Clarke served his chosen party well. By proclaiming what he believed. That a vote for Clegg, was  tantamount to a vote for Gordon Brown. But he also disclosed in the closing moments of that event, his own reservations about one of the Cameroons, Andy Coulson, the media chief and veteran of the Murdoch press, editor of the News of the World during phone tapping scandal.

The other pensioner  at the cabinet table, Vince Cable, refused to be dazzled by the prospect of acquiring power. So much so that he ruled himself out as leader of the Lib Dems, because he thought he was too old. He is now 67. Despite the fact that  he had won the hearts and heads of the nation. By opposing speaking against the Iraq war, which we now all now has  cost the lives of British soldiers as well as the millions of pounds which might have been spent on alleviating the plight of Britain’s poor.

And, co-incidentally, pensioner number two, Cable, is also  a working class lad, who has bettered himself. Unlike Clarke, who made his living as a barrister, he has not learnt to speak  with an upper middle class accent. But unlike John Prescott, Bllair’s deputy leader, he does not under pressure make an ass of  himself by talking incoherently, making himself an easy target for the ever watchful right-wing press.

Quite the opposite. Although his accent is not posh, he demonstrates that in intelllectual agility he is a match for any of the posh boys. And in terms of wit he excels. When Prescott fumed he became a joke. Cable never fumed but when he got angry he turned his opponents into a joke, because of his wit.

Cable’s father was a skilled worker in a chocolate factor in York, who happened to vote Tory. His mother was a packer of chocolates in a rival York chocolate factory. He went  to the local grammar school, where he did so well that he won a scholarship to Cambridge. Amazingly, because he was the first member of his family to go to any university.

At Cambridge in the 1960s he became active polically support the Liberal Party. He got thrown out because he advocated a merger with the social democratic wing of the Labour Party, a decade before the Gang of Four left Labour, formed the SDP and then went on to ally themselves with the Liberal Party.

_____

**Task brief**
Rewrite everything in the passage on Clarke and Cable above, from "Clarke served his" down to "of Britain’s poor.", substituting "tempted" for "dazzled".

_____

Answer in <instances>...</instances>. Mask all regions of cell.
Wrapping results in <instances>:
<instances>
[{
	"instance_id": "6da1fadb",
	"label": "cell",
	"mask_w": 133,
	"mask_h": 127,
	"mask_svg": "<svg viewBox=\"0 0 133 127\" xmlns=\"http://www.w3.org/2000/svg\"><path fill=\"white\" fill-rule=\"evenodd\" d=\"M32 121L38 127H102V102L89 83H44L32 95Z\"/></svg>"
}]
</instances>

_____

**Solution for this exercise**
Clarke served his chosen party well. By proclaiming what he believed. That a vote for Clegg, was  tantamount to a vote for Gordon Brown. But he also disclosed in the closing moments of that event, his own reservations about one of the Cameroons, Andy Coulson, the media chief and veteran of the Murdoch press, editor of the News of the World during phone tapping scandal.

The other pensioner  at the cabinet table, Vince Cable, refused to be tempted by the prospect of acquiring power. So much so that he ruled himself out as leader of the Lib Dems, because he thought he was too old. He is now 67. Despite the fact that  he had won the hearts and heads of the nation. By opposing speaking against the Iraq war, which we now all now has  cost the lives of British soldiers as well as the millions of pounds which might have been spent on alleviating the plight of Britain’s poor.